» Data for this task
··········
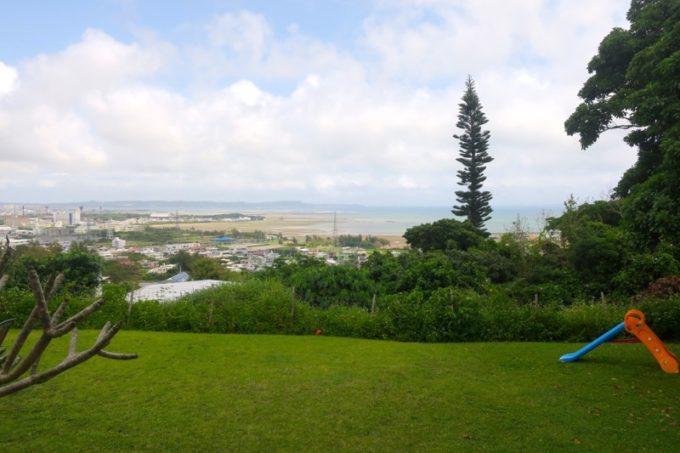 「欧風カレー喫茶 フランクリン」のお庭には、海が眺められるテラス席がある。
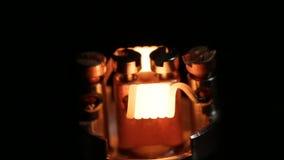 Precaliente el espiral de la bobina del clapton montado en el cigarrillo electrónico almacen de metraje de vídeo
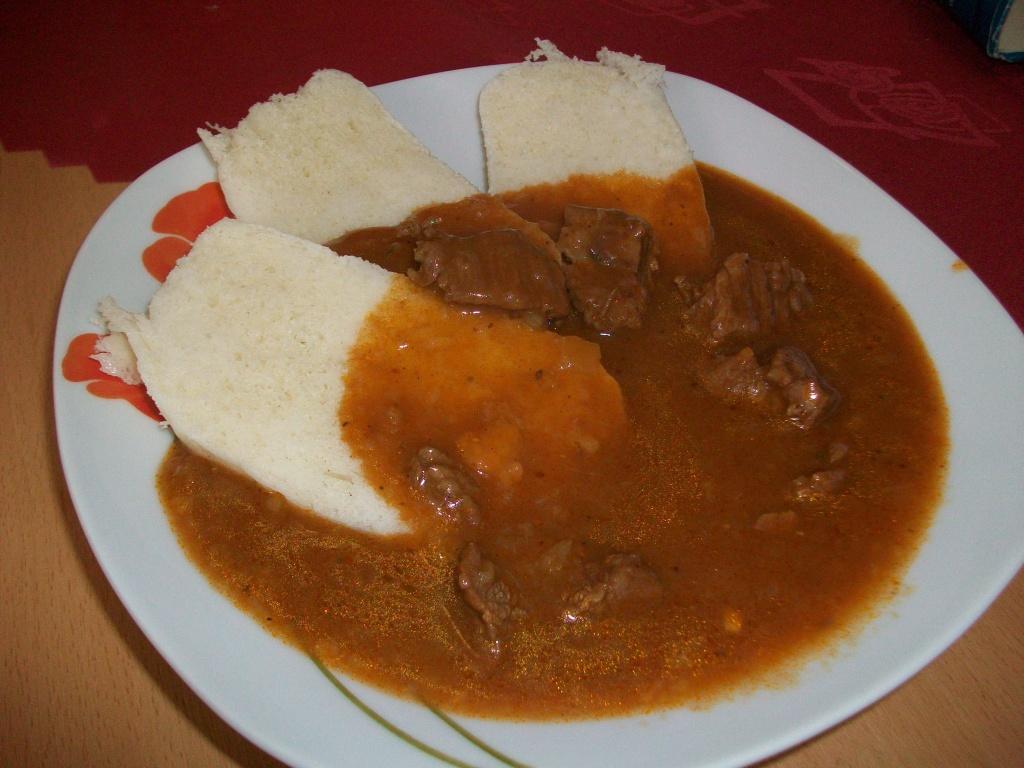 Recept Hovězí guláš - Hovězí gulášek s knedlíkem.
··········
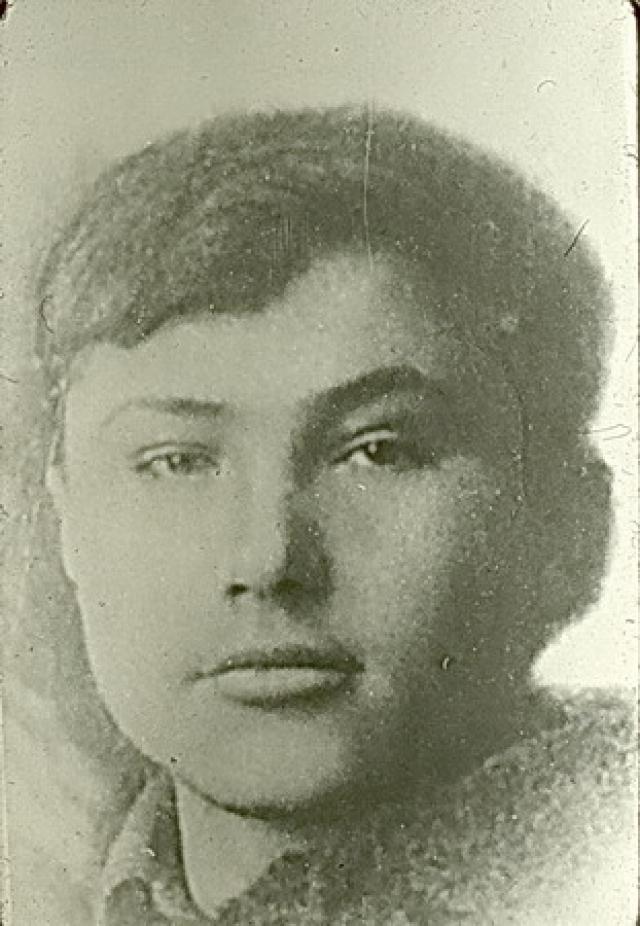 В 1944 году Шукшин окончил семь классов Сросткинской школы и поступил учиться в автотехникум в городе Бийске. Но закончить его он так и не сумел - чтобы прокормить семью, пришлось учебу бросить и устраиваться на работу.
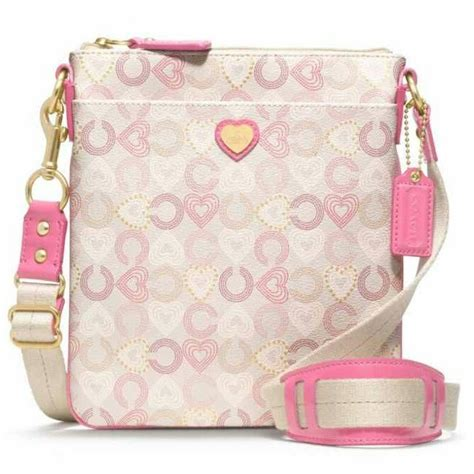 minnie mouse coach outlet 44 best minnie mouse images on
··········
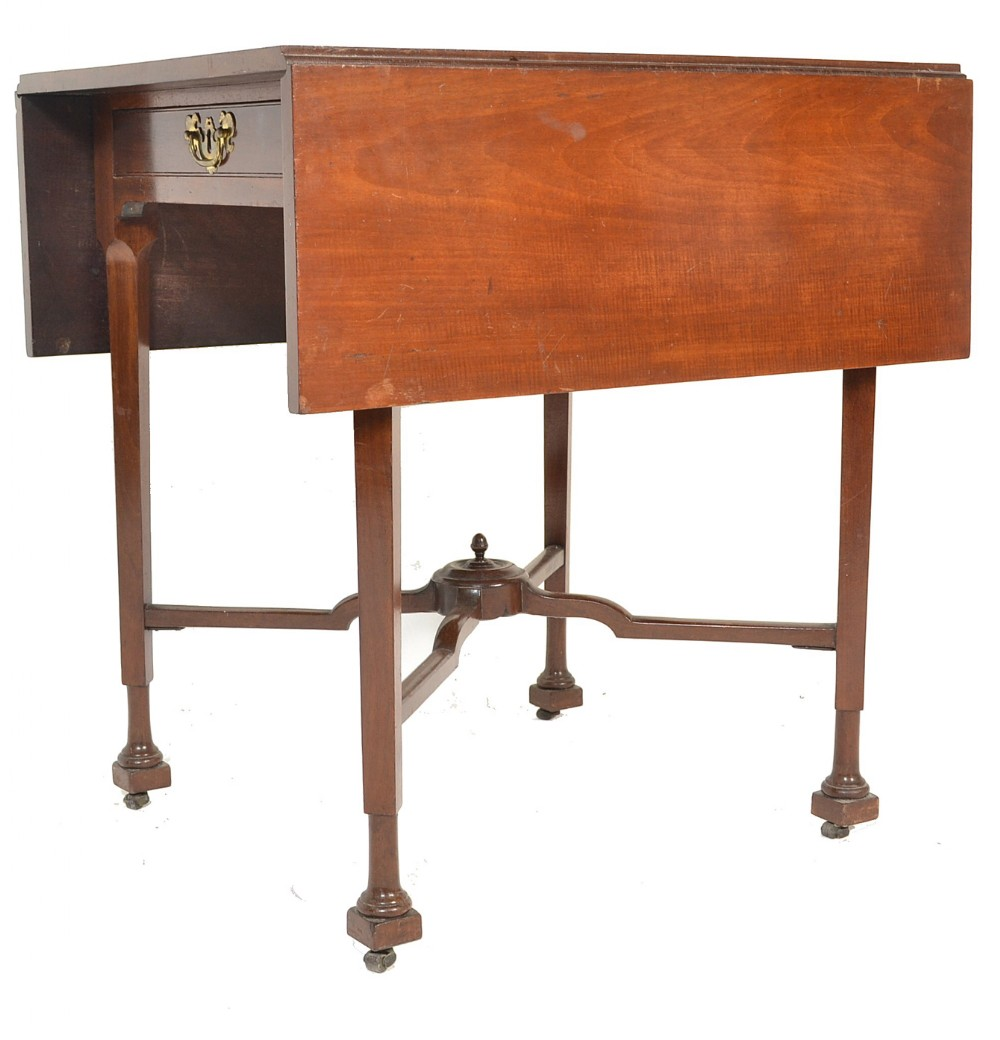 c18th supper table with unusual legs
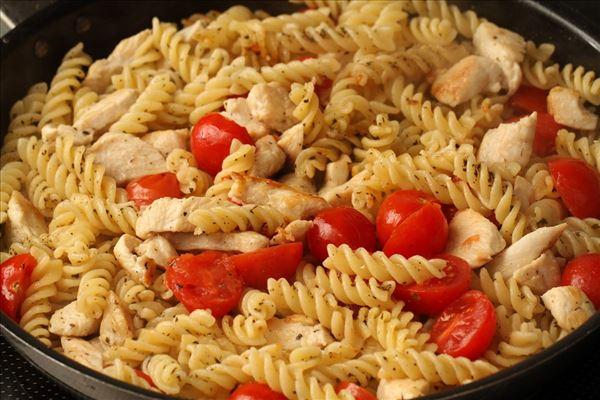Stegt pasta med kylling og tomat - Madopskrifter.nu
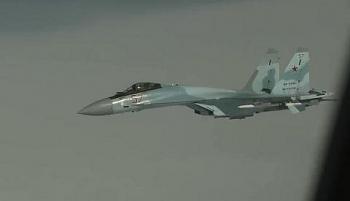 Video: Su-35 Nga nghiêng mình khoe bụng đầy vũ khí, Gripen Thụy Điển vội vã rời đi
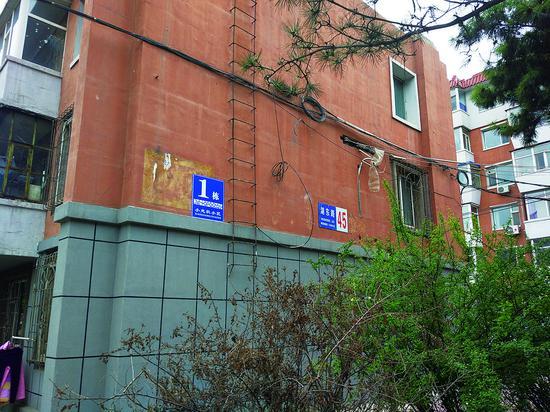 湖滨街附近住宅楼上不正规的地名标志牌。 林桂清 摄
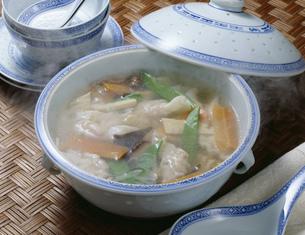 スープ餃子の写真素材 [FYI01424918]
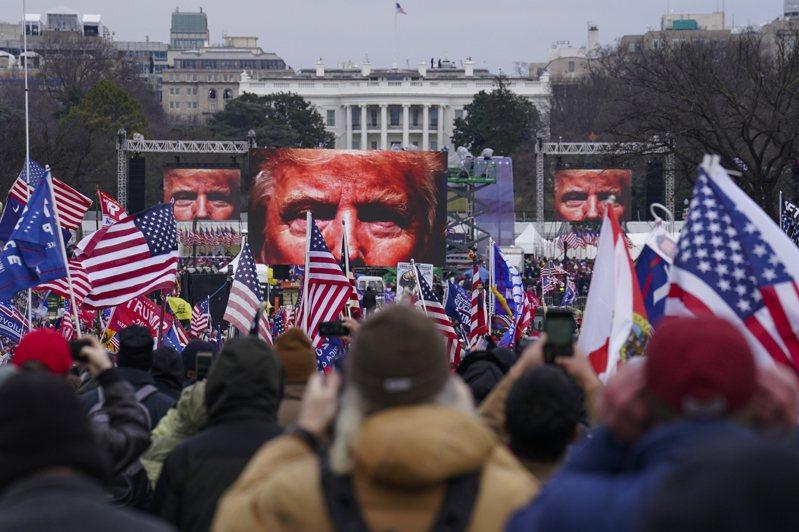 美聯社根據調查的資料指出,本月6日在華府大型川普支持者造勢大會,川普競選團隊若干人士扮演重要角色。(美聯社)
··········
» What you are asked to do
Copy only the lines above from the one containing "Stegt pasta med" through the one containing "美聯社根據調查的資料指出,本", both included. Leave out the pictures.

» Response
Stegt pasta med kylling og tomat - Madopskrifter.nu
 Video: Su-35 Nga nghiêng mình khoe bụng đầy vũ khí, Gripen Thụy Điển vội vã rời đi
 湖滨街附近住宅楼上不正规的地名标志牌。 林桂清 摄
 スープ餃子の写真素材 [FYI01424918]
 美聯社根據調查的資料指出,本月6日在華府大型川普支持者造勢大會,川普競選團隊若干人士扮演重要角色。(美聯社)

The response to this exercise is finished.